Setting the Stage for Future Change: A Response to Jamie Haft's Blog Post
Archiving community cultural development and the story of the arts through arts policy is important to the Arts Extension Service.
We recently launched the National Arts Policy Archive and Library (NAPAAL) in partnership with the UMass Amherst Libraries' Department of Special Collections and University Archives (SCUA) as a free-standing collection within SCUA’s Social Change Collection. SCUA staff does the hard work of archiving, digitizing, and making it possible for anyone with internet access to explore these materials. They ensure that the primary documents will be stored and made available for visitors.
NAPAAL currently contains fifty years of research materials and publications from the National Endowment for the Arts, the National Assembly of State Arts Agencies, Arts Extension Service archives, and an independent collection of publications. We have agreements to accept fifty years of archived materials from Americans for the Arts, the Association of American Cultures, and we are negotiating to accept additional collections.
In responding to Jamie Haft’s blog post, I begin with:
Misconception #1: There is no urgency.
In addition to our desire to bring together the NAPAAL collections in one place for research and cross-pollination opportunities, the sense of urgency is clearly upon us thanks to rapid technological changes. Before we can begin to assess, analyze, contextualize, debate, or review policy decisions, we must first unlock the mysteries within the materials we hold in our hands, but cannot access.
The goal for NAPAAL is to capture important collections, documents, research materials, and information stored in any media before these items are lost to time or technological change. Physical documents are always at risk; paper deteriorates, gets wet, and is at risk of accidental destruction. Our field is still young – barely 50 years of age – which perfectly parallels the Information Age. As the arts have changed so have the devices upon which materials were created or saved. For obsolete forms of media like floppy disks, Zip drives, or cassettes (among many others), it is imperative to capture the information while we still can and save it in a more stable and permanent form, or we risk losing valuable insights from the past for the future.
Misconception #2: The community cultural development field needs a central digital town square.
The sheer volume of materials may well demand a decentralized, but specialized series of overlapping homes for materials to be housed, shared, and utilized. There should be ongoing efforts, such as Virginia Tech’s, to capture work being done now, and I underscore that the materials captured must be stored in a manner easily accessible, organized and made available to all.
Just as visual and musical work can be appropriated and given a new context, I agree that new media, and I add, the imagination of the researcher/artist will indeed give archives a new life as well as expand the reach of individual artists. This dusting off of our history and breathing new life into it has the potential to be invaluable in using the arts as a means of understanding and connecting with one another.
Misconception #3: Community Cultural Development lacks broad appeal.
Misconception indeed! Just watching the overlay of landscape architecture, geography (think mapping), public policy, public art, art history, art for social justice or social change, Creative Economy, Creative Communities, gentrification, education, arts management, audience development, and more occupy the same space with the arts has been exciting. “The arts” are central to community development, growth of our children, and business creativity.
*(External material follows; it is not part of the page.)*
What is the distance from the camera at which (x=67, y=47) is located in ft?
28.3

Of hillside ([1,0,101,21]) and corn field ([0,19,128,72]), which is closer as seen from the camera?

The only lack is lack of understanding that the field itself is not only a broad tent, but is becoming larger and more inclusive.
Misconception #4: Archiving is for academics.
Documenting and collecting can and should be done collaboratively and nation-wide. But archiving requires specialized knowledge and a certain expertise including separating the wheat from the chaff, retaining the integrity of the materials, understanding the legal and ethical conditions governing access and use, digitizing and making works accessible. Most importantly, archiving requires a considerable investment and care in perpetually housing the works under archival conditions.
Given financial and server storage limitations where could the final resting place of original materials be if not at a University dedicated to service now and for the long haul? NAPAAL resides at a land grant institution dedicated to sharing the resources of the university with the community. Universities may be one of the best places for the works to reside since they have the necessary staff expertise; however it is up to each of us not only to access and make connections between collections, but to make them come alive by sharing the stories held within.
Misconception #5: Archiving isn’t related to current events.
Rob Cox, Director of SCUA put this best during NAPAAL’s launch and the symposium, Arts Policy on the Ground: The Impact of the National Endowment for the Arts. Rob stated that (paraphrased): The largest misconception about an archive is that it is about the past and about preserving and documenting what we have done. A properly constructed archive is about the future. It is about informing people, about setting the stage so that they can examine the past to determine the best course into the future.